For a moment, imagine that you’re going to bake a delicious chocolate cake in celebration of a special occasion, such as an anniversary. The process begins with the collection of the necessary ingredients: flour, sugar, eggs, baking soda, baking powder, cocoa and vanilla. The components are then thoroughly mixed together, resulting in a sweet, yet noxious sludge that any sane person would deem inedible. Without the essential component of heat, the cake cannot become a cake. However, there are many ways in which heat may be added to the ingredients, and only one of them will produce a cake worthy of serving. We must choose the right heat for the job. After all, we don’t boil our bacon, and we wouldn’t bake an egg.

Although each method by which heat is imbued into our food serves a purpose, some methods are considered unfavorable or even unacceptable, regardless of circumstance. Here is a list of the most common ways that we heat our food, including a brief description of the typical result of each method, loosely ranked from most to least prestigious:

  1. Braising: moist, luscious.
  2. Sautéing: rich, succulent.
  3. Roasting: scrumptious, savory.
  4. Grilling: slightly charred, moist.
  5. Steaming: fresh, humid.
  6. Baking: savory or sweet, sometimes dry.
  7. Barbecuing: smoky and charred, sometimes dry.
  8. Frying: greasy, crispy.
  9. Slow cooking: savory, soft.
  10. Deep frying: extremely greasy, crunchy.
  11. Boiling: damp, often bland.
  12. Microwaving: soggy, tasteless, often unevenly cooked.

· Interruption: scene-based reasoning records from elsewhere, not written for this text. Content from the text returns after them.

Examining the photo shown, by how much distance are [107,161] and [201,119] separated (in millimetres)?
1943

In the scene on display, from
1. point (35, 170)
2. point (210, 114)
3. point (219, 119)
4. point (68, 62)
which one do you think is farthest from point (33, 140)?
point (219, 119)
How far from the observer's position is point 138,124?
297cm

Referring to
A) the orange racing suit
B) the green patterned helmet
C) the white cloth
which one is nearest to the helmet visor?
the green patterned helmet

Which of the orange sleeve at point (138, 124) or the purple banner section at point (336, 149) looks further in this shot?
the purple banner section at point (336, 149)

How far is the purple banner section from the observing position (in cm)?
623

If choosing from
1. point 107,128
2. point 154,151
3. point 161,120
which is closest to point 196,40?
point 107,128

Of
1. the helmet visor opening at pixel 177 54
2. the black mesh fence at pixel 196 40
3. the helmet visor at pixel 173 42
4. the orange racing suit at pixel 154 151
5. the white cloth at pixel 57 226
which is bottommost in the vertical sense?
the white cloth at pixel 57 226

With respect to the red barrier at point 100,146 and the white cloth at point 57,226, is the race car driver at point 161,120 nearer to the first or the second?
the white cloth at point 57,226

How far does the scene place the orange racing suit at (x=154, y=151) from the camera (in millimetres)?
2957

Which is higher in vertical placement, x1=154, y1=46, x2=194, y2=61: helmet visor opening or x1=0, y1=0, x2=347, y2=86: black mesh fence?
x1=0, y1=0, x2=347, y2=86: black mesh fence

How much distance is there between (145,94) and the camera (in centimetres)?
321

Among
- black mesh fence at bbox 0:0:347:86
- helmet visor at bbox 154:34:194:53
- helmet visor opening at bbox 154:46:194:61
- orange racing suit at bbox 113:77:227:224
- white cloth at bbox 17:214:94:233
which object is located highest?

The precise order of the list is debatable, but its spirit is undeniable. This is why, when browsing a restaurant menu, we would choose the roasted vegetables over the boiled vegetables and the braised ham over the fried ham. The lack of credibility attributed to certain forms of heat also explains why some folks refuse to microwave their coffee. Practitioners of coffee snobbery would rather see their sacred liquid poured down the drain than blasphemously irradiated by the most depraved form of heat.

The quality of heat we use is directly related to the quality of food we wish to create. When whipping up a quick bite, we may choose to boil or microwave, but we wouldn’t consider consuming boiled steak or microwaved salmon. Sure, there are recipes to follow and general rules for cooking, but we cannot ignore the aura of shame attached to certain heating methods. Heat choice is important. In fact, in many cases heat is actually more important than the ingredients themselves.

It’s strange to think that microwaves were originally expected to replace traditional ovens, allowing housewives to cook roasts to perfection with the push of a button. Some advertisements went so far as to claim that the microwave was the greatest cooking invention since fire. If only we recognized the poor quality of the heat they produced, perhaps we wouldn’t tolerate microwavable packaged meals.

Would you rather eat a braised hot dog or a microwaved filet mignon?